### What to work on:
In the passage about Standard Bank of Namibia's Covid-19 credit relief, rewrite the part between "It further indicated" and "08 May 2020.", inclusive, substituting "robust" for "strong".
[[ Reading passage open ]]
More than 97% of applications for credit relief, amounting to capital relief of about N$1.4 billion, received by Standard Bank of Namibia Holdings Limited (SBN) were approved for those clients impacted by Covid-19. Namibia’s central bank instructed financial institutions to facilitate the granting of credit relief to clients impacted by the pandemic. In terms of these guidelines, banking institutions may give capital payment moratoria for a period ranging from six months up to a period of, but not exceeding 24 months.
“In response to this, the group invited its clients in the tourism industry, small and medium enterprises (SME) with revenue below N$10 million, students and any other clients impacted by Covid-19 to apply for capital and/ or interest payment moratoria. More than 97% of all applications received have been approved, amounting to outstanding capital relief of N$1.4 billion,” stated the SBN report.
It further indicated that their profit after tax did not escape the impact of Covid-19, reducing it by 19.6% compared to the previous year. The group however noted that its capital position remained strong, with a total capital adequacy ratio of 15.6%. This enabled a final dividend for 2019 of 27.37 cents per share which was paid on 08 May 2020.
The Group said the decision of the central bank on a cumulative 2.75% reduction in the repo rate since June 2019 had a significant impact on net interest income (NII), resulting in a decrease of 4.3% compared with the prior year.
[[ Reading passage closed ]]
[[ Extracted material open ]]
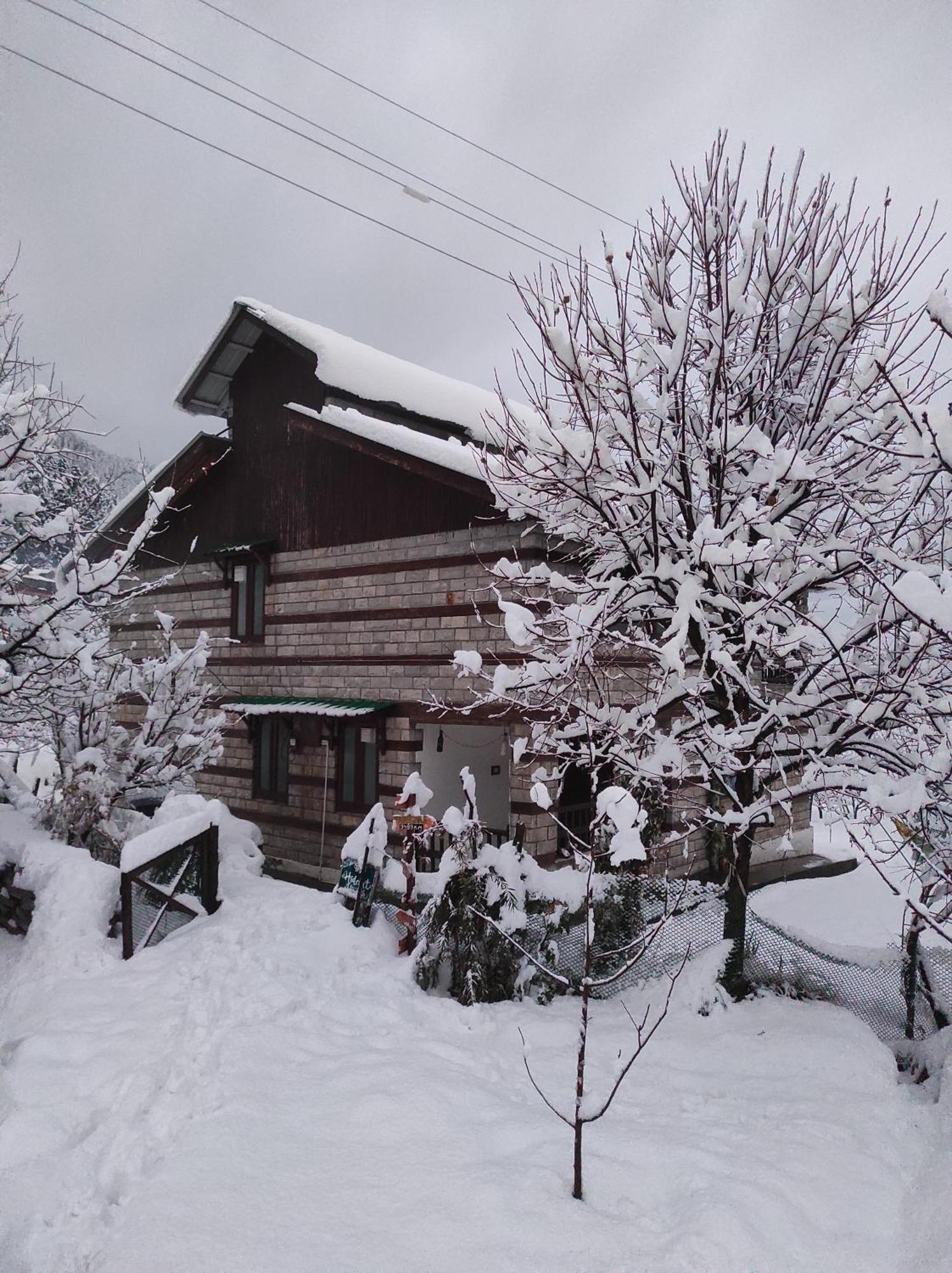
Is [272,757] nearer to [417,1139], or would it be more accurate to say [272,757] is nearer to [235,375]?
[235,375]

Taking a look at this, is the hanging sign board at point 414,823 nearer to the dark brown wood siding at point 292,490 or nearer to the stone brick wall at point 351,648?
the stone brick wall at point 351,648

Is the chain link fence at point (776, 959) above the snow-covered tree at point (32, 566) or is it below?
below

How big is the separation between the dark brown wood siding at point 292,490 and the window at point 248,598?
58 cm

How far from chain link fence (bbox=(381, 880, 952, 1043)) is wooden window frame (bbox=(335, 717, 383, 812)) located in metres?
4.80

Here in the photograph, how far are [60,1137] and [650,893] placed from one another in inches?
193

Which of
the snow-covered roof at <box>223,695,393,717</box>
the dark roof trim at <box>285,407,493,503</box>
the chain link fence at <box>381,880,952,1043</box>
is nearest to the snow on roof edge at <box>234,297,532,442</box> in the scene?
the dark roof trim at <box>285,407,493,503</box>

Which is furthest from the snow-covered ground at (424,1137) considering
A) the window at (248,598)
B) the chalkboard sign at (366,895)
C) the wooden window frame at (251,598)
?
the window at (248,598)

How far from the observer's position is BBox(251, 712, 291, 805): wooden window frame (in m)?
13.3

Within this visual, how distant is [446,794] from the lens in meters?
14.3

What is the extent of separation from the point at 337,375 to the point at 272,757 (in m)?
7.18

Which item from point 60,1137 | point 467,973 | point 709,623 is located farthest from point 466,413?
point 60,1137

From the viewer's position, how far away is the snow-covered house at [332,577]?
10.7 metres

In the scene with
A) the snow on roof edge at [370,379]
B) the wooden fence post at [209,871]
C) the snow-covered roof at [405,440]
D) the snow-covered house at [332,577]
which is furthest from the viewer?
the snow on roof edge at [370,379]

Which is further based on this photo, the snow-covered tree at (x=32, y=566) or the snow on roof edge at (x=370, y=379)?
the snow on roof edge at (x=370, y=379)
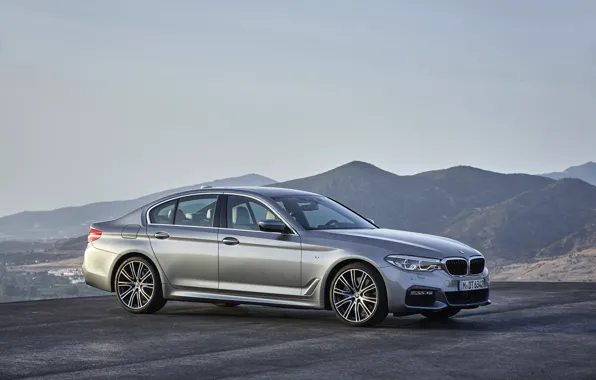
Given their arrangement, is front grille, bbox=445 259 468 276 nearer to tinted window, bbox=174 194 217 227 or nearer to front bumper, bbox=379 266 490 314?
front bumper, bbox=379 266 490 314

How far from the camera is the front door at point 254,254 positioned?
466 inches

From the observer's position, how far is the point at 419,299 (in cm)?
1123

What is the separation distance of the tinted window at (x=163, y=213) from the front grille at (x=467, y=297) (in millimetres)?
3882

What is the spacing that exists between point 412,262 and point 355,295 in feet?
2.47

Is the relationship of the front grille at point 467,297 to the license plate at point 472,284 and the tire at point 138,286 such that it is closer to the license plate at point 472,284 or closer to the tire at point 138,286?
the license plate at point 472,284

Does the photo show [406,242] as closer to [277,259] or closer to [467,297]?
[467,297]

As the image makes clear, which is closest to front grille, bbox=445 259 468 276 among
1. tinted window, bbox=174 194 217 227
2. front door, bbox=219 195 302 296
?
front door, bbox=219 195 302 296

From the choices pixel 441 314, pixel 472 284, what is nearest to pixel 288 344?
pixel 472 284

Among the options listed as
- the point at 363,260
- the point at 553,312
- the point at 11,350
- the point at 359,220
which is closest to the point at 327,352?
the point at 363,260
[[ Extracted material closed ]]
### Exercise solution:
It further indicated that their profit after tax did not escape the impact of Covid-19, reducing it by 19.6% compared to the previous year. The group however noted that its capital position remained robust, with a total capital adequacy ratio of 15.6%. This enabled a final dividend for 2019 of 27.37 cents per share which was paid on 08 May 2020.